Death on the Job: The Toll of Neglect – 2017

Source: AFL-CIO Safety and Health Department, 2017

A National And State-By-State Profile Of Worker Safety And Health In The United States

From the summary:

The High Toll of Job Injuries, Illnesses and Deaths
In 2015:
• 4,836 workers were killed on the job in the United States.
• The fatal injury rate—3.4 per 100,000 workers—remained the same as the rate in 2014.
• An estimated 50,000 to 60,000 workers died from occupational diseases.
• 150 workers died each day from hazardous working conditions.
• Nearly 3.7 million work-related injuries and illnesses were reported.
• Underreporting is widespread—the true toll is 7.4 million to 11.1 million injuries each year.

States with the highest fatality rates in 2015 were:
• North Dakota (12.5 per 100,000 workers)
• Wyoming (12.0 per 100,000 workers)
• Montana (7.5 per 100,000)
• Mississippi (6.8 per 100,000 workers)
• Arkansas (5.8 per 100,000 workers)
• Louisiana (5.8 per 100,000 workers)

Latino and immigrant workers continue to be at higher risk than other workers:
• The Latino fatality rate was 4.0 per 100,000 workers, 18% higher than the national average.
• Deaths among Latino workers increased significantly in 2015; 903 deaths, compared with 804 in 2014.
• Almost the entire increase in Latino deaths was among immigrant workers; 605 (67%) of Latino workers killed were immigrant workers.
• 943 immigrant workers were killed on the job—the highest since 2007.

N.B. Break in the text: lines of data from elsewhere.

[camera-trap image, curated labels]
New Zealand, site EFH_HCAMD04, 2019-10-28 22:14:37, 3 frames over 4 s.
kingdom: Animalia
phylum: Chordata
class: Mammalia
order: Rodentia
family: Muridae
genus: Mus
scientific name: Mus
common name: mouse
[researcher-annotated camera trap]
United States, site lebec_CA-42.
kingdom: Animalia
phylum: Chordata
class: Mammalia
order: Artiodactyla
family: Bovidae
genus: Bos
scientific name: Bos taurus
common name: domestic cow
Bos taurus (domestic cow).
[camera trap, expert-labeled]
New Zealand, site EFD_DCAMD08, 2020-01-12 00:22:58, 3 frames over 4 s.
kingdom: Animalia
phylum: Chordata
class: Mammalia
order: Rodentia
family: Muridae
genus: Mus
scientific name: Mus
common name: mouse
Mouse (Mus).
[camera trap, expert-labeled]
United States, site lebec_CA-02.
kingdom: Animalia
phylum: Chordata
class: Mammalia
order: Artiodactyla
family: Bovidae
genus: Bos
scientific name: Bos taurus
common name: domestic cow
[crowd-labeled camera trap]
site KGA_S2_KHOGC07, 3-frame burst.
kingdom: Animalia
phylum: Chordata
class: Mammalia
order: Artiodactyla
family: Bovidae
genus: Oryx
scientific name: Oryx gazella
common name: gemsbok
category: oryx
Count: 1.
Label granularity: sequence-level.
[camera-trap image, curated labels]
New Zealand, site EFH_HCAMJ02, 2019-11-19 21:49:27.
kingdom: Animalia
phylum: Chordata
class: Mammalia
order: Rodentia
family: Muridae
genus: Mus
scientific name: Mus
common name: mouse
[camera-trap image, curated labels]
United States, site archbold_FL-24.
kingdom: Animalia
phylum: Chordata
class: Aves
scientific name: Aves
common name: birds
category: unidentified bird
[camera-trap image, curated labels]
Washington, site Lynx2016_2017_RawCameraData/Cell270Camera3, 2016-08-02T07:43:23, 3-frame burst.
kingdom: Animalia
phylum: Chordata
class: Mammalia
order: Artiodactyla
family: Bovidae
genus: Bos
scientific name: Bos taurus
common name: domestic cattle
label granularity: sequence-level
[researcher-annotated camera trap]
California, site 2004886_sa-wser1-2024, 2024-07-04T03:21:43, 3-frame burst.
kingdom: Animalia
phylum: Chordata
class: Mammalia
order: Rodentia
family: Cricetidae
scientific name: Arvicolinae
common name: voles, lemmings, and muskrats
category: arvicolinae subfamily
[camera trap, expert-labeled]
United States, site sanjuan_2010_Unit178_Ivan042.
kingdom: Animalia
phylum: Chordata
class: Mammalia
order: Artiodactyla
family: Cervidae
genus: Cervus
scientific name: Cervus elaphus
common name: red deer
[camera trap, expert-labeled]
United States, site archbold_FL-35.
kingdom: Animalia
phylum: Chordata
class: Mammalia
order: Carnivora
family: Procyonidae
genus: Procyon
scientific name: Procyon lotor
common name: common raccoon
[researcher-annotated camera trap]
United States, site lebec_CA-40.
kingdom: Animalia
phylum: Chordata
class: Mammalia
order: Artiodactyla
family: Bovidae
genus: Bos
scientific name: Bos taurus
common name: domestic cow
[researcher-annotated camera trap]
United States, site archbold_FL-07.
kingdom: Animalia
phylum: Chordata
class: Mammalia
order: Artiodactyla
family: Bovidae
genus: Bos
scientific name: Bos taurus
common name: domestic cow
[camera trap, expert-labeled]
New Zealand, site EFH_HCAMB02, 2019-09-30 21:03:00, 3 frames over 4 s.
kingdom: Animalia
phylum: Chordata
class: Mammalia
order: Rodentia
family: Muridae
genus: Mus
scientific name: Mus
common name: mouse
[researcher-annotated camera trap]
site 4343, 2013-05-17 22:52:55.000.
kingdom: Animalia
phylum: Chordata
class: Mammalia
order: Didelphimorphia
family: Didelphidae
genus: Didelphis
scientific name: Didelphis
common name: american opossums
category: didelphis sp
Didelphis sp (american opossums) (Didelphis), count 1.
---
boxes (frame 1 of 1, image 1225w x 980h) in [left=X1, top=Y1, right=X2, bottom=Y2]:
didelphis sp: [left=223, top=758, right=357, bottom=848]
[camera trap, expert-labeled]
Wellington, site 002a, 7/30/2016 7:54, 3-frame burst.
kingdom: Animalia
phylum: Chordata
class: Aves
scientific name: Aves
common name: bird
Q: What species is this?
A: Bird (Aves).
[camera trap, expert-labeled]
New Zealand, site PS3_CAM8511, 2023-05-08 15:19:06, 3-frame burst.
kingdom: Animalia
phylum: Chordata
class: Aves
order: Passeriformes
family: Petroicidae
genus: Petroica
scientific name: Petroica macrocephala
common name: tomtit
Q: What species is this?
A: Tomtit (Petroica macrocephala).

Older workers are at high risk. In 2015:
• 35% of all fatalities occurred in workers ages 55 or older, with 1,681 deaths.
• Workers 65 or older have more than 2.5 times the risk of dying on the job as other workers, with a fatality rate of 9.4 per 100,000 workers.

Quelling a storm of violence in healthcare settings

Source: Elizabeth Whitman, Modern Healthcare, Vol. 47 no. 11, March 13, 2017

Violence in healthcare settings has risen steadily in recent years. That has taken a growing financial and human toll on the nation’s 15 million healthcare workers and on its hospitals and long-term care centers, and has prompted executives, providers and policymakers to take action in myriad ways.